◆ **ENTRIES SUPPLIED**:

^^^^^^^^^^^^^^^^

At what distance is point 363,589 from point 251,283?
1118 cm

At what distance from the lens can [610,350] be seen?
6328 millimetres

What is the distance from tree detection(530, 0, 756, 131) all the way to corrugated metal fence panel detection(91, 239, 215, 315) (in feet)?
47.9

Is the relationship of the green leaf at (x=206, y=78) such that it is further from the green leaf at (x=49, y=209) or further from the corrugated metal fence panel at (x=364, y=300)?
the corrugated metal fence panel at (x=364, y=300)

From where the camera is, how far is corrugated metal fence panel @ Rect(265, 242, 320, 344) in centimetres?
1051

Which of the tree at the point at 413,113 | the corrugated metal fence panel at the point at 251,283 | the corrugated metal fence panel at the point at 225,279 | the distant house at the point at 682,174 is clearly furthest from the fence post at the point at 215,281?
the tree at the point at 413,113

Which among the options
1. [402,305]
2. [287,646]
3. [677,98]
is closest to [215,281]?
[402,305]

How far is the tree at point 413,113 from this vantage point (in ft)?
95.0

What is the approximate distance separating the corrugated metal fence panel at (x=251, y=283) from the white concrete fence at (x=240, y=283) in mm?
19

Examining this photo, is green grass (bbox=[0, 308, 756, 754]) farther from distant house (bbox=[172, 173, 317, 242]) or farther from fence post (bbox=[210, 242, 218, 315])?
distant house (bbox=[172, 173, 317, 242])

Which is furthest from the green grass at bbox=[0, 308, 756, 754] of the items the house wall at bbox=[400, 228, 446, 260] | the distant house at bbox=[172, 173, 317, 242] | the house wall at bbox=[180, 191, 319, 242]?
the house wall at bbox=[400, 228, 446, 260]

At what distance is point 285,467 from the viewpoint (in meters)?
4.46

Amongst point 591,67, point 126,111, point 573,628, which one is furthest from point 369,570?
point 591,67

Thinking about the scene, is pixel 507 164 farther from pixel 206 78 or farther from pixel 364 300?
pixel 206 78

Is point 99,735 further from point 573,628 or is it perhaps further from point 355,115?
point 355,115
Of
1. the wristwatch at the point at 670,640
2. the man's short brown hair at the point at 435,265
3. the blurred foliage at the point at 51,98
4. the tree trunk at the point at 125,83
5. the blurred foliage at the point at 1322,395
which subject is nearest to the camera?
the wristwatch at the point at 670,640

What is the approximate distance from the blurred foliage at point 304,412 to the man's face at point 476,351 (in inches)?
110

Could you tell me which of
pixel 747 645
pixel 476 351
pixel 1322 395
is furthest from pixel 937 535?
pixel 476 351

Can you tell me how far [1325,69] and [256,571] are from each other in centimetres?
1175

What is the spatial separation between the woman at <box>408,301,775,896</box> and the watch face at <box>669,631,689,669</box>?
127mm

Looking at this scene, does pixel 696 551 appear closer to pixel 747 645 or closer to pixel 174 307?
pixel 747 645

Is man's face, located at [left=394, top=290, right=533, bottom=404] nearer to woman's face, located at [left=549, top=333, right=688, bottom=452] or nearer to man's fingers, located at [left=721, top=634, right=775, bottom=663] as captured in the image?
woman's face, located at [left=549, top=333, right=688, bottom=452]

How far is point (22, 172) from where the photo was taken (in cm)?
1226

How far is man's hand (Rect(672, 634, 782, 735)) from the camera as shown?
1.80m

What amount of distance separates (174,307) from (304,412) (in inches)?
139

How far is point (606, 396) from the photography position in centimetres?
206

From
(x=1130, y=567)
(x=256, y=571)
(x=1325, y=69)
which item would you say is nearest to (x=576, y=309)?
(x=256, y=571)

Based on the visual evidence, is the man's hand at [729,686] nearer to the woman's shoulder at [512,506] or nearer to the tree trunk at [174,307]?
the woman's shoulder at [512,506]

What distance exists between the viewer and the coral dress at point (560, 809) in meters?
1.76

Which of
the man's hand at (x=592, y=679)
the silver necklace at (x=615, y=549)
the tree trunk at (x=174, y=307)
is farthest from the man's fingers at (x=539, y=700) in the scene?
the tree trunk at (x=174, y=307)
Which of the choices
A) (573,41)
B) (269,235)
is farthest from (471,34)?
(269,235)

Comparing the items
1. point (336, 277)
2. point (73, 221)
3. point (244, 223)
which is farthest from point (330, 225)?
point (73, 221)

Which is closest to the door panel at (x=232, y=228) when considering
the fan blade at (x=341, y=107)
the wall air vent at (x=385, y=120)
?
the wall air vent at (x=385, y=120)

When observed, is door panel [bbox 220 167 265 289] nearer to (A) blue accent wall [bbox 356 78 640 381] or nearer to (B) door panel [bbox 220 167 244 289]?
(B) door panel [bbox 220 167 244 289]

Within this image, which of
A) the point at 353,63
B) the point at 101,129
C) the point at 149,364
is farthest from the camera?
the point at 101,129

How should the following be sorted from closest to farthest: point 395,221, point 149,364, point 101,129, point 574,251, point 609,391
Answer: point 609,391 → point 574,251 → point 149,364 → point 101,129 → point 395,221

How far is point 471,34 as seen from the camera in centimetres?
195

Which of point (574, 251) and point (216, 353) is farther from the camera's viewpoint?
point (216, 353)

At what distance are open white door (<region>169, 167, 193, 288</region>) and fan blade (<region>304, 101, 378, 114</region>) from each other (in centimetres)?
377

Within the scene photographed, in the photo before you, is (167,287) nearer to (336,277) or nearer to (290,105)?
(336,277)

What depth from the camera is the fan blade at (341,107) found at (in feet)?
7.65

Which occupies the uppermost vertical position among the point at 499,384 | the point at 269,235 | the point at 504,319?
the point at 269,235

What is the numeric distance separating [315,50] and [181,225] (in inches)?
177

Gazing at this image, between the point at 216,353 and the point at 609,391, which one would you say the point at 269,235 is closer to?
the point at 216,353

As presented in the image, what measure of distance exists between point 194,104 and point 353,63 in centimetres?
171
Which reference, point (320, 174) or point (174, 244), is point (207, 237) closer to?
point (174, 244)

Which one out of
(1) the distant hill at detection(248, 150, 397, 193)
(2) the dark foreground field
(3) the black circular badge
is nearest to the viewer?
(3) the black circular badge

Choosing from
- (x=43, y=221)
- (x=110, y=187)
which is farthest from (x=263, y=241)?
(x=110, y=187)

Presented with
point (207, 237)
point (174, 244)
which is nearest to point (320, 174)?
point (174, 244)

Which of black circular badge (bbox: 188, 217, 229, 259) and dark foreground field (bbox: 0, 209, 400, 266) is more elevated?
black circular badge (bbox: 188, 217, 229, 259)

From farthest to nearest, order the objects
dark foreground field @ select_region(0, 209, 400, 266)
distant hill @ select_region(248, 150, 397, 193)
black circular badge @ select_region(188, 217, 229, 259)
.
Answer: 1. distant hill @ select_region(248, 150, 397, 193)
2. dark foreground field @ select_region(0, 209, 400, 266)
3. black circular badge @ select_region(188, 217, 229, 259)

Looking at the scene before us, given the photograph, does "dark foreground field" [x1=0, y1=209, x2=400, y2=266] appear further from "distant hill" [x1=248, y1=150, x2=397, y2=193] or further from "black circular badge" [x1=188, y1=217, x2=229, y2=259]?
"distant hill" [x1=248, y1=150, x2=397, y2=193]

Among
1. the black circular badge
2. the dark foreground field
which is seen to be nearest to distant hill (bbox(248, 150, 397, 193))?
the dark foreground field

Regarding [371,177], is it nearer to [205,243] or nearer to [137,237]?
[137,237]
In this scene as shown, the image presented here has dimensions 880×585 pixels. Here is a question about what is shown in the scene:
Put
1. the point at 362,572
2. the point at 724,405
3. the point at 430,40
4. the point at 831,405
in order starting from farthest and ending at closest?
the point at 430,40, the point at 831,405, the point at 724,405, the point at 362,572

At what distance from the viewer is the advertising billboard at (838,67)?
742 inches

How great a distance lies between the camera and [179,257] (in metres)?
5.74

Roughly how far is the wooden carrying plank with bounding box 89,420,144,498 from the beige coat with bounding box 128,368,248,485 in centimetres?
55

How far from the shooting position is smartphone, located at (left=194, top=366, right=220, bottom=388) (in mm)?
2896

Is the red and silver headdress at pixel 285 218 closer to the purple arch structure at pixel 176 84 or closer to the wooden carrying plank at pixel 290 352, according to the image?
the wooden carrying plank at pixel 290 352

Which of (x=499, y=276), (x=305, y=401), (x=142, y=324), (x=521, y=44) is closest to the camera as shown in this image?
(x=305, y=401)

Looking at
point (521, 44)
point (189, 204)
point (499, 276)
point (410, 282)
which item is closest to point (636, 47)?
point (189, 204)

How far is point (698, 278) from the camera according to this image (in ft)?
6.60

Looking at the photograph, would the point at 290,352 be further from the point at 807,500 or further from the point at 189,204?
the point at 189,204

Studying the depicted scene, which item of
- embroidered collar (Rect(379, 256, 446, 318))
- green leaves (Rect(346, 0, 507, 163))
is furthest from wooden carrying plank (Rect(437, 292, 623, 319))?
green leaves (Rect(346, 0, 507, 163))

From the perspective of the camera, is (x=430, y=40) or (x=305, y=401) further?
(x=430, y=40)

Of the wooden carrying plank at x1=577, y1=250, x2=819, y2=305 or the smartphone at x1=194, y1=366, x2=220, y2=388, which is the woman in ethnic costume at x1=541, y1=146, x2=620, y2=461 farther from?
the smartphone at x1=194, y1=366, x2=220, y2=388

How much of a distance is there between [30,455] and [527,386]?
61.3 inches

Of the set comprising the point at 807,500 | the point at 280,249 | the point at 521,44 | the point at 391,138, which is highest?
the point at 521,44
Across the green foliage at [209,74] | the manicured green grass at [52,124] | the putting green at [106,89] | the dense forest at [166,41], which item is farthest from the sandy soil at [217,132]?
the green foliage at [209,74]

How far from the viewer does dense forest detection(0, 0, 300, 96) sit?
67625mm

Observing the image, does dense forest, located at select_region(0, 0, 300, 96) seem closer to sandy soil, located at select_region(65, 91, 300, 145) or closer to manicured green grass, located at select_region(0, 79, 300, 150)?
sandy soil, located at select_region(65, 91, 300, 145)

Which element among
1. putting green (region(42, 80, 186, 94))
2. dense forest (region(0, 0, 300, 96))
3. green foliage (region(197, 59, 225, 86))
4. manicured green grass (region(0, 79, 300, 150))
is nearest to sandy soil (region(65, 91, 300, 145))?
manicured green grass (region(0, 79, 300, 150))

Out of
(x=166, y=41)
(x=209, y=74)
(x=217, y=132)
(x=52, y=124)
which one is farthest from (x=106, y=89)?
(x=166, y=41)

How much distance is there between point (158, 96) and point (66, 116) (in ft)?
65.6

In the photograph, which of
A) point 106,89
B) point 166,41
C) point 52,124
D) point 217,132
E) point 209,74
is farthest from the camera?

^^^^^^^^^^^^^^^^

◆ **WHAT IS ASKED**:
Copy the stretch of material from the line containing "Within this image, which of" through the line containing "Answer: point 609,391", both included, with every character unchanged.

◆ **ANSWER FOR THE TASK**:
Within this image, which of
A) the point at 353,63
B) the point at 101,129
C) the point at 149,364
is farthest from the camera?
the point at 101,129

How should the following be sorted from closest to farthest: point 395,221, point 149,364, point 101,129, point 574,251, point 609,391
Answer: point 609,391 → point 574,251 → point 149,364 → point 101,129 → point 395,221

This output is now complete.